SEU OBJETIVO:
Reescreva todas as linhas abaixo como uma lista JSON de strings, uma string para cada linha e sem as linhas em branco. Deixe de fora as marcações de imagem.

Listagem de dados:

......

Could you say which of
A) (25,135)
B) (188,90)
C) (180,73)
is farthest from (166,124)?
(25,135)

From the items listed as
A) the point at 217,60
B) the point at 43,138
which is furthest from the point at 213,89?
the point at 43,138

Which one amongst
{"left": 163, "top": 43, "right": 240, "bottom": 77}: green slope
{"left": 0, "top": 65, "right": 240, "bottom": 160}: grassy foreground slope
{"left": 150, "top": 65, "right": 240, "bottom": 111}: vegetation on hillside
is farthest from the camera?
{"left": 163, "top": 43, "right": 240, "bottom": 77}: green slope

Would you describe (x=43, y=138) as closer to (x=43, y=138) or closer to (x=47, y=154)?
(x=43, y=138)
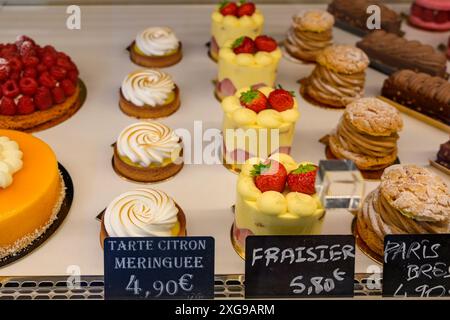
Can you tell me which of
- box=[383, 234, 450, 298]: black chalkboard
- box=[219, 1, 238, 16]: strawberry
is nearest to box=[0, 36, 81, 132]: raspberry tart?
box=[219, 1, 238, 16]: strawberry

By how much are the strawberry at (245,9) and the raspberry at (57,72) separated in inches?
34.9

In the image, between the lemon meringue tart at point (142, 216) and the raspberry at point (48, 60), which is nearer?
the lemon meringue tart at point (142, 216)

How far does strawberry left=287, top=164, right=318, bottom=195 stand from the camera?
1.89 m

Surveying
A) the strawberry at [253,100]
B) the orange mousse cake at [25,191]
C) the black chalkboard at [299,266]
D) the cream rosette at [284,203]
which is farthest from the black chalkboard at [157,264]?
the strawberry at [253,100]

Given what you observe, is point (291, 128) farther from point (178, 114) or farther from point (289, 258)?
point (289, 258)

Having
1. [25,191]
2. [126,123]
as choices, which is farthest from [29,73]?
[25,191]

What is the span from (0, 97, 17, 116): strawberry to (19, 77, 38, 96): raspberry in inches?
2.7

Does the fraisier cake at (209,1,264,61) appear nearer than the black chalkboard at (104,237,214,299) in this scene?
No

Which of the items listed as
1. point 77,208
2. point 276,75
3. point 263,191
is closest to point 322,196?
point 263,191

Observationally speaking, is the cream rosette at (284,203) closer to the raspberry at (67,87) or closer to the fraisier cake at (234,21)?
the raspberry at (67,87)

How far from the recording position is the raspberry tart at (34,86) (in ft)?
8.55

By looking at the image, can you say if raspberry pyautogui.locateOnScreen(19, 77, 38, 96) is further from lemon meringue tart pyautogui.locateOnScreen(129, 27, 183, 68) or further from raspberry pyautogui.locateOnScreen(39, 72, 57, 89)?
lemon meringue tart pyautogui.locateOnScreen(129, 27, 183, 68)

......

SOLUÇÃO:
[
  "Could you say which of",
  "A) (25,135)",
  "B) (188,90)",
  "C) (180,73)",
  "is farthest from (166,124)?",
  "(25,135)",
  "From the items listed as",
  "A) the point at 217,60",
  "B) the point at 43,138",
  "which is furthest from the point at 213,89?",
  "the point at 43,138",
  "Which one amongst",
  "{\"left\": 163, \"top\": 43, \"right\": 240, \"bottom\": 77}: green slope",
  "{\"left\": 0, \"top\": 65, \"right\": 240, \"bottom\": 160}: grassy foreground slope",
  "{\"left\": 150, \"top\": 65, \"right\": 240, \"bottom\": 111}: vegetation on hillside",
  "is farthest from the camera?",
  "{\"left\": 163, \"top\": 43, \"right\": 240, \"bottom\": 77}: green slope",
  "Would you describe (x=43, y=138) as closer to (x=43, y=138) or closer to (x=47, y=154)?",
  "(x=43, y=138)",
  "Can you tell me which of",
  "- box=[383, 234, 450, 298]: black chalkboard",
  "- box=[219, 1, 238, 16]: strawberry",
  "is nearest to box=[0, 36, 81, 132]: raspberry tart?",
  "box=[219, 1, 238, 16]: strawberry",
  "By how much are the strawberry at (245,9) and the raspberry at (57,72) separated in inches?",
  "34.9",
  "In the image, between the lemon meringue tart at point (142, 216) and the raspberry at point (48, 60), which is nearer?",
  "the lemon meringue tart at point (142, 216)",
  "How far does strawberry left=287, top=164, right=318, bottom=195 stand from the camera?",
  "1.89 m",
  "Surveying",
  "A) the strawberry at [253,100]",
  "B) the orange mousse cake at [25,191]",
  "C) the black chalkboard at [299,266]",
  "D) the cream rosette at [284,203]",
  "which is farthest from the black chalkboard at [157,264]?",
  "the strawberry at [253,100]",
  "Given what you observe, is point (291, 128) farther from point (178, 114) or farther from point (289, 258)?",
  "point (289, 258)",
  "Having",
  "1. [25,191]",
  "2. [126,123]",
  "as choices, which is farthest from [29,73]?",
  "[25,191]",
  "What is the span from (0, 97, 17, 116): strawberry to (19, 77, 38, 96): raspberry in inches?",
  "2.7",
  "Does the fraisier cake at (209,1,264,61) appear nearer than the black chalkboard at (104,237,214,299) in this scene?",
  "No",
  "Which of the items listed as",
  "1. point 77,208",
  "2. point 276,75",
  "3. point 263,191",
  "is closest to point 322,196?",
  "point 263,191",
  "Observationally speaking, is the cream rosette at (284,203) closer to the raspberry at (67,87) or closer to the fraisier cake at (234,21)?",
  "the raspberry at (67,87)",
  "How far from the recording position is the raspberry tart at (34,86) (in ft)?",
  "8.55",
  "By looking at the image, can you say if raspberry pyautogui.locateOnScreen(19, 77, 38, 96) is further from lemon meringue tart pyautogui.locateOnScreen(129, 27, 183, 68) or further from raspberry pyautogui.locateOnScreen(39, 72, 57, 89)?",
  "lemon meringue tart pyautogui.locateOnScreen(129, 27, 183, 68)"
]